Challenge
Copy out, word for word, everything in the records below from the line containing "Within the image" down to the final line.

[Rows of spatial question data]
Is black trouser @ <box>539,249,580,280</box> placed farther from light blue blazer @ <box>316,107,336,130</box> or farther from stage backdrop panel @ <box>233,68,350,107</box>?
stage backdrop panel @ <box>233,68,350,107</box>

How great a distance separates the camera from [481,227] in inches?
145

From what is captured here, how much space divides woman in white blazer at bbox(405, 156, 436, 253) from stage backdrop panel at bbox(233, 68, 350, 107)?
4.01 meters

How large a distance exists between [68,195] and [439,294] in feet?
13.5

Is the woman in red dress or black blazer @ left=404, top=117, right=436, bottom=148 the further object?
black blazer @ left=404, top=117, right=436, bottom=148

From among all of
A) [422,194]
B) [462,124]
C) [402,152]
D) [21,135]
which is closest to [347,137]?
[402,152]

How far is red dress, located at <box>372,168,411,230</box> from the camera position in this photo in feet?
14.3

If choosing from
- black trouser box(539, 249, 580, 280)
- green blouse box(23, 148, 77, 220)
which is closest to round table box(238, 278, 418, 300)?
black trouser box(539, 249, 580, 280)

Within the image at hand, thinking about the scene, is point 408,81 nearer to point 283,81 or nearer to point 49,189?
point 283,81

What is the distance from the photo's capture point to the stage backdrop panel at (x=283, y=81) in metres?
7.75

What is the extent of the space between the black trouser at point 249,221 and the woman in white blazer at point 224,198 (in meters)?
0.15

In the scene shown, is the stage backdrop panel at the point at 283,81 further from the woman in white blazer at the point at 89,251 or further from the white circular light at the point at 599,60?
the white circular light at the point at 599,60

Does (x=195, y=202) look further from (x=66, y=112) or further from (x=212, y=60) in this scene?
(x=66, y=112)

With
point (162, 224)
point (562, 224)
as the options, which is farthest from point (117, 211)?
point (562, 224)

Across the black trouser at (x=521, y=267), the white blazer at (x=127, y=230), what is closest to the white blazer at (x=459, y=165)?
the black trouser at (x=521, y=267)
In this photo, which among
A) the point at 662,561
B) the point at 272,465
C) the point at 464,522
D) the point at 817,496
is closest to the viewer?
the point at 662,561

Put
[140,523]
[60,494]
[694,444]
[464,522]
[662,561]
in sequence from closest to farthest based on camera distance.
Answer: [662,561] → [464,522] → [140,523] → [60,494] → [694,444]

The completed task
Within the image at hand, thinking about the scene, is point 408,81 nearer to point 283,81 or nearer to point 49,189?
point 283,81

What is the distance from the photo's capture point to the stage backdrop panel at (x=283, y=81) in metres?
7.75

What is the extent of the space between the black trouser at point 249,221 and the woman in white blazer at point 224,198 (in meters)?
0.15

In the scene shown, is the stage backdrop panel at the point at 283,81 further from the woman in white blazer at the point at 89,251 or further from the white circular light at the point at 599,60?
the white circular light at the point at 599,60

Does (x=195, y=202) look further from (x=66, y=112) or further from (x=212, y=60) in this scene?
(x=66, y=112)

With
point (162, 224)
point (562, 224)
as the options, which is farthest from point (117, 211)?
point (562, 224)

Across the black trouser at (x=521, y=267), the white blazer at (x=127, y=230), what is closest to the white blazer at (x=459, y=165)?
the black trouser at (x=521, y=267)
In this photo, which among
A) the point at 662,561
B) the point at 272,465
C) the point at 464,522
D) the point at 817,496
is closest to the viewer?
the point at 662,561

Put
[140,523]
[60,494]
[694,444]
[464,522]
[662,561]
in sequence from closest to farthest based on camera distance.
Answer: [662,561] → [464,522] → [140,523] → [60,494] → [694,444]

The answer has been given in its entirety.